Best way to delete all nodes and relationships in Cypher
Asked Answered
C

7

19

What is the best way to cleanup the graph from all nodes and relationships via Cypher?

At http://neo4j.com/docs/stable/query-delete.html#delete-delete-a-node-and-connected-relationships the example

MATCH (n)
OPTIONAL MATCH (n)-[r]-()
DELETE n,r

has the note:

This query isn’t for deleting large amounts of data

So, is the following better?

MATCH ()-[r]-() DELETE r

and

MATCH (n) DELETE n

Or is there another way that is better for large graphs?

Chopfallen answered 18/4, 2015 at 1:12 Comment(1)
at #14691022 they suggest removing the whole database directory, but I'm interested in the case of a remote GUI that needs to provide the user with an action to clear the graph (reset state to default)Chopfallen
M
25

As you've mentioned the most easy way is to stop Neo4j, drop the data/graph.db folder and restart it.

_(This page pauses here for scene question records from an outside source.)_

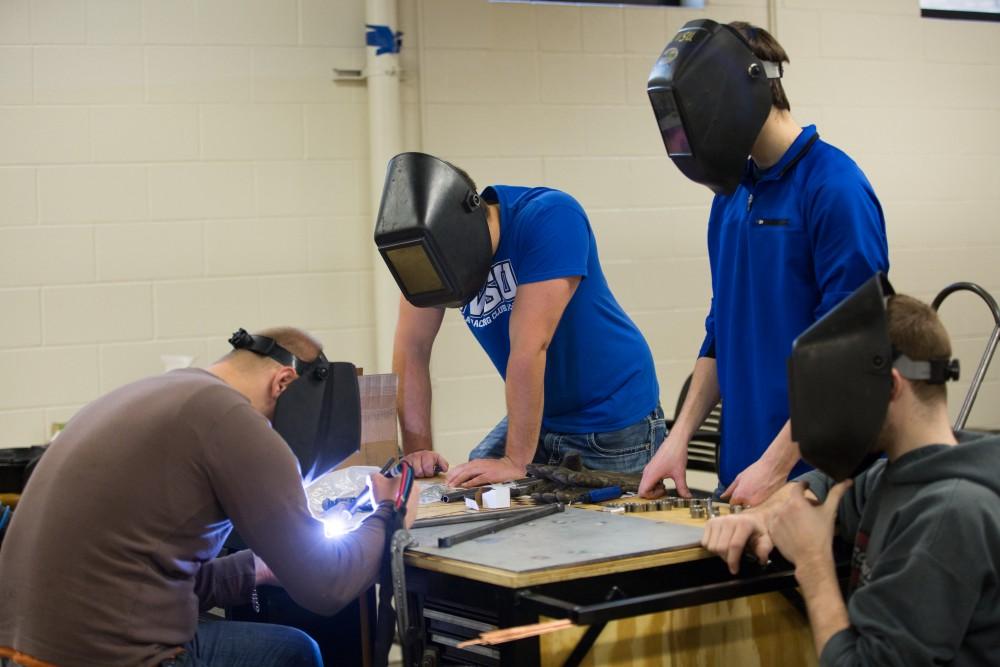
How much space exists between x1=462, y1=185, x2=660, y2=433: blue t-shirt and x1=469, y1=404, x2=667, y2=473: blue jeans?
2 cm

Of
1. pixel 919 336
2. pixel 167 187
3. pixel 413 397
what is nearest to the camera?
pixel 919 336

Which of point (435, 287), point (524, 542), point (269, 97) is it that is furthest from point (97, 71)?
point (524, 542)

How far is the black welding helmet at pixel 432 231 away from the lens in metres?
2.62

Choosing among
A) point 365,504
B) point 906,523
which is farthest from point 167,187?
point 906,523

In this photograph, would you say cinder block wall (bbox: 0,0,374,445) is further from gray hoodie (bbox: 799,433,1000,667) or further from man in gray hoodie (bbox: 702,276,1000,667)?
gray hoodie (bbox: 799,433,1000,667)

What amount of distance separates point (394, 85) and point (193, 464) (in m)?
2.77

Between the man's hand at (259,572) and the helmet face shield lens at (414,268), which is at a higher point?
the helmet face shield lens at (414,268)

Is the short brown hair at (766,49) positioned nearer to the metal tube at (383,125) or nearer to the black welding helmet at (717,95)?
the black welding helmet at (717,95)

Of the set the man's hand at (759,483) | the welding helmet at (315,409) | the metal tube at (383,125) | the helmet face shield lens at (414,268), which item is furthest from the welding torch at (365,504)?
the metal tube at (383,125)

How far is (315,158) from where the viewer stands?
14.7 ft

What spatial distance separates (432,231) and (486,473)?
0.58 meters

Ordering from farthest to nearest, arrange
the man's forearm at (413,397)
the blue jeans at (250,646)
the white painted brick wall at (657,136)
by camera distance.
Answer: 1. the white painted brick wall at (657,136)
2. the man's forearm at (413,397)
3. the blue jeans at (250,646)

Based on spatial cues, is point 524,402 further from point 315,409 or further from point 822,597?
point 822,597

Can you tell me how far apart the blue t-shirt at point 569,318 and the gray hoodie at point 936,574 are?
1.17 meters
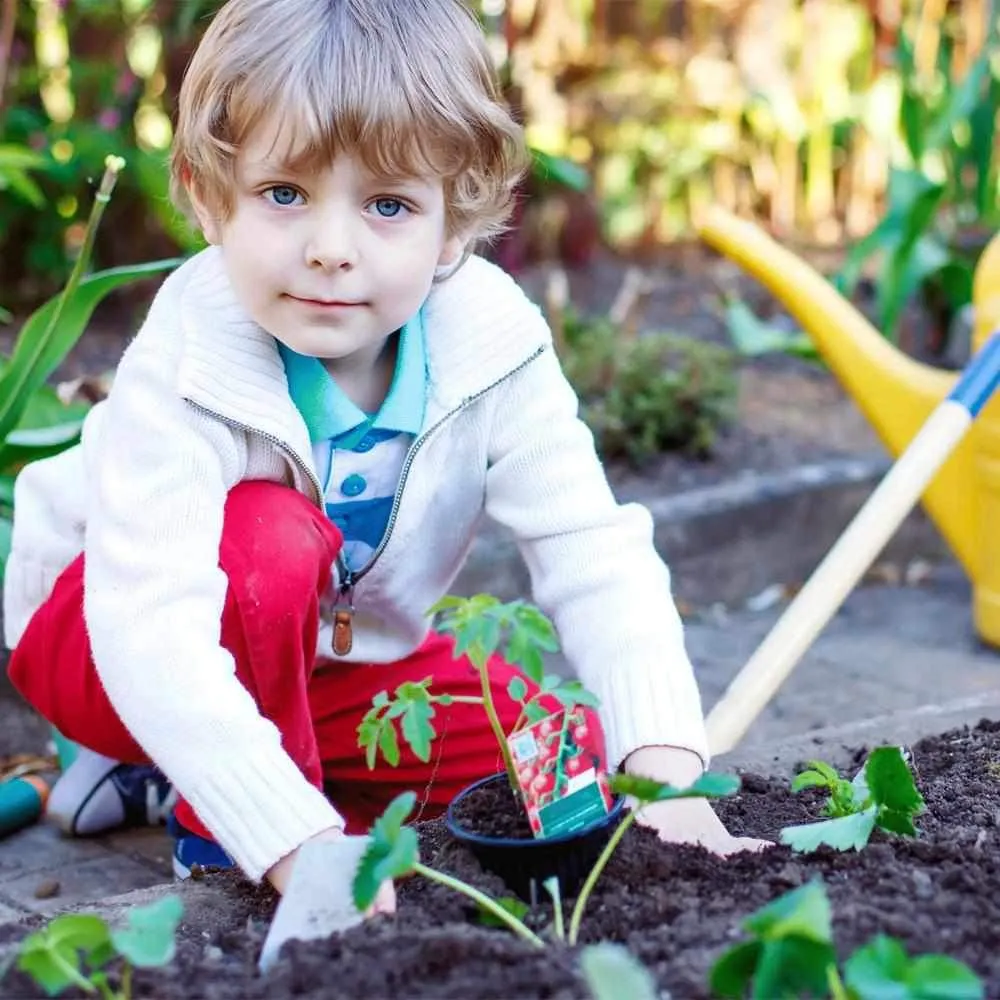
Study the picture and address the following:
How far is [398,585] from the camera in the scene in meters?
1.84

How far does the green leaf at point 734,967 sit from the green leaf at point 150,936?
1.13 ft

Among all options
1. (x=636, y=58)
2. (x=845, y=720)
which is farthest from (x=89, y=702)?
(x=636, y=58)

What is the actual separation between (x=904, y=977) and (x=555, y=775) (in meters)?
0.37

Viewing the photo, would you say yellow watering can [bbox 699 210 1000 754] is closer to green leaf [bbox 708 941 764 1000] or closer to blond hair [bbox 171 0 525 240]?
blond hair [bbox 171 0 525 240]

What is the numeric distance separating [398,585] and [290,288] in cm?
43

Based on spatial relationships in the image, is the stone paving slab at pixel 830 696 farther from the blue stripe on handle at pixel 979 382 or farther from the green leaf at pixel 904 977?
the green leaf at pixel 904 977

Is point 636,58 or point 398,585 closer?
point 398,585

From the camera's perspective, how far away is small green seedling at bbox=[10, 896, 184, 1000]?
1.11 meters

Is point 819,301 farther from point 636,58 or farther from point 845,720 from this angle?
point 636,58

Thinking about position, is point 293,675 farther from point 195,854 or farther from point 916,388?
point 916,388

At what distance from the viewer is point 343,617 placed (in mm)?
1805

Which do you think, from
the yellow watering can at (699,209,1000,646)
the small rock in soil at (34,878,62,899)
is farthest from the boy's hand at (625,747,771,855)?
the yellow watering can at (699,209,1000,646)

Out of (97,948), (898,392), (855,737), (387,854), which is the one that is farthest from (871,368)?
(97,948)

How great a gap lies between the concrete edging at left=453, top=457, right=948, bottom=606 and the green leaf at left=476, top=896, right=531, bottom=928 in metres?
1.52
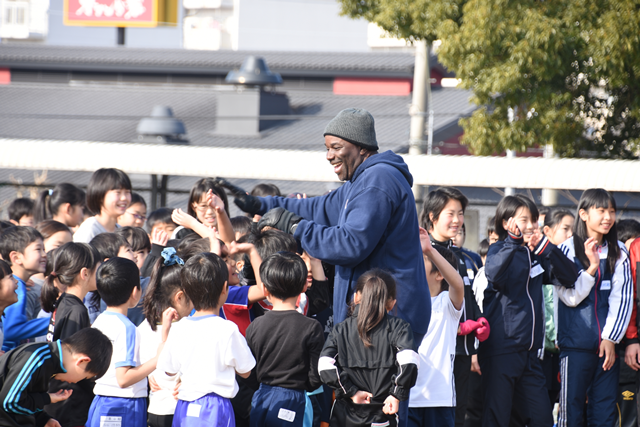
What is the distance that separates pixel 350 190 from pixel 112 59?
2018 cm

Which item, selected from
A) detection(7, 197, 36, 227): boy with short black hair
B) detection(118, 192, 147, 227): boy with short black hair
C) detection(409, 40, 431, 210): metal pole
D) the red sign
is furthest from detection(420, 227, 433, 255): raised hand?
the red sign

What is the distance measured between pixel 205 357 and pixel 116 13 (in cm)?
2545

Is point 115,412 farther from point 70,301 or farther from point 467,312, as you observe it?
point 467,312

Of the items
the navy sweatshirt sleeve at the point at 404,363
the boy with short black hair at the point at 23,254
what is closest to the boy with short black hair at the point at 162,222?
the boy with short black hair at the point at 23,254

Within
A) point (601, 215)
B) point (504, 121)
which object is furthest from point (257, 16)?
point (601, 215)

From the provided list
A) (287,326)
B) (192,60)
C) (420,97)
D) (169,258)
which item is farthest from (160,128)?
(287,326)

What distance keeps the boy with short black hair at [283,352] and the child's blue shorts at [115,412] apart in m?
0.64

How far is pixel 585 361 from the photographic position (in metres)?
5.18

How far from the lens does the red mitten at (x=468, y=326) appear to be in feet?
15.5

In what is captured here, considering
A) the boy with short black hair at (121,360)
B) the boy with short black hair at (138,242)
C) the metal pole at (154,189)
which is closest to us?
the boy with short black hair at (121,360)

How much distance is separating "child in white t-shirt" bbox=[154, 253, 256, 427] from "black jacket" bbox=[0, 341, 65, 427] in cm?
58

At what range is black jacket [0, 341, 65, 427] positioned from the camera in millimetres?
2900

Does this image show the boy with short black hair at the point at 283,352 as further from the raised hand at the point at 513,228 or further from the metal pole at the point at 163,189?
the metal pole at the point at 163,189

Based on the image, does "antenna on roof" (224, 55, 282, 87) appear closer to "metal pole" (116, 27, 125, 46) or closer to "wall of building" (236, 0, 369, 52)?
"metal pole" (116, 27, 125, 46)
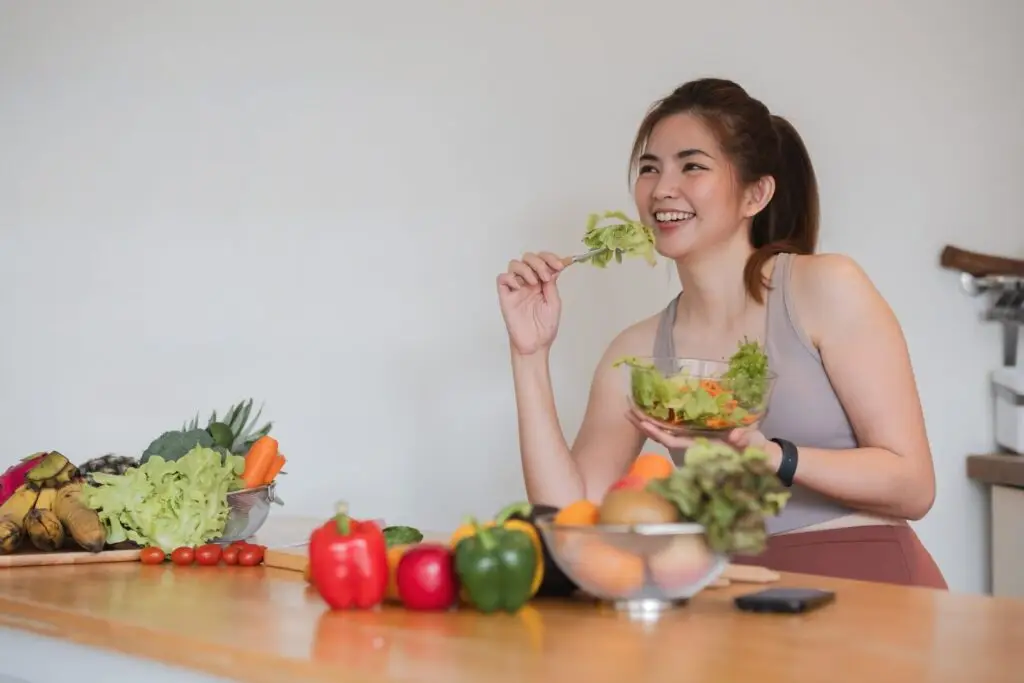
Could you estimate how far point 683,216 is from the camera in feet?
8.22

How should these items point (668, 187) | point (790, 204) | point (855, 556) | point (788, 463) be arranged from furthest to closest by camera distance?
point (790, 204), point (668, 187), point (855, 556), point (788, 463)

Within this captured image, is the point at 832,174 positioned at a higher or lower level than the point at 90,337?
higher

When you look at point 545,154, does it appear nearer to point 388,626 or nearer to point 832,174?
point 832,174

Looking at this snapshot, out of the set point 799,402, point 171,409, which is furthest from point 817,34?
→ point 171,409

Deleting a large graph via Cypher will be always slower but still doable if you use a proper transaction size to prevent memory issues (remember transaction are built up in memory first before they get committed). Typically 50-100k atomic operations is a good idea. You can add a limit to your deletion statement to control tx sizes and report back how many nodes have been deleted. Rerun this statement until a value of 0 is returned back:

MATCH (n)
OPTIONAL MATCH (n)-[r]-()
WITH n,r LIMIT 50000
DELETE n,r
RETURN count(n) as deletedNodesCount
Mores answered 18/4, 2015 at 10:12 Comment(9)
thanks, added your comment to zoomicon.wordpress.com/2015/04/18/…Chopfallen
How do you "drop" the data/graph.db folder and restart it?Locklin
This issue was raised on Zoomicon's website: "In your last query you create a huge cross product. All nodes times all relationships. Probably cleaner then to split it into two, delete rels first then nodes"Locklin
dropping the folder: rm -rf data/graph.dbMores
@jsc123 - that issue was referring to my original though of doing MATCH (n), ()-[r]-() DELETE n,r which is not efficient because it does a cross product and the query optimizer isn't clever enough it seems to optimize it. In my opinion it could check that n and r are unrelated in how they're used after the MATCH and thus split internally into two separate queries that are executed together in one step, but maybe I ask too muchChopfallen
regarding dropping the data/graph.db subfolder (it's a subfolder with an extension in its folder name, not a file), obviously neo4j recreates it. However I guess you will need to stop the neo4j server first and restart it. On Windows use RMDIR /S/Q path to remove a directory tree (/S) without prompt for confirmation (/Q)Chopfallen
Now that DETACH DELETE is a thing, what are the thoughts on changing this answer?Transoceanic
Does anyone know how to delete nodes and relationships when a java driver is used to create them?Calabro
I ran this to delete relationships: MATCH ()-[r]-() WITH r LIMIT 50000 DELETE r RETURN count(r) as deletedRelationCount However, while the deletedRelationCount is always 50000, it always say that the number of relationships deleted are less than 50000. What is the reason?Calabro
G
14

According to the official document here:

MATCH (n)
DETACH DELETE n

but it also said This query isn’t for deleting large amounts of data. so it's better use with limit.

match (n)  
with n limit 10000  
DETACH DELETE n;  
Grandam answered 24/7, 2016 at 3:5 Comment(2)
Since you mentioned DETACH, it writes at the document you pointed to: "you can not delete a node without also deleting relationships that start or end on said node. Either explicitly delete the relationships, or use DETACH DELETE"Chopfallen
btw, if you use LIMIT (for performance reasons), guess you also need to use RETURN count(n) as deletedNodesCount and run it repeatedly till it returns 0, as suggested at other reply aboveChopfallen
T
4

Wrote this little script, added it in my NEO/bin folder.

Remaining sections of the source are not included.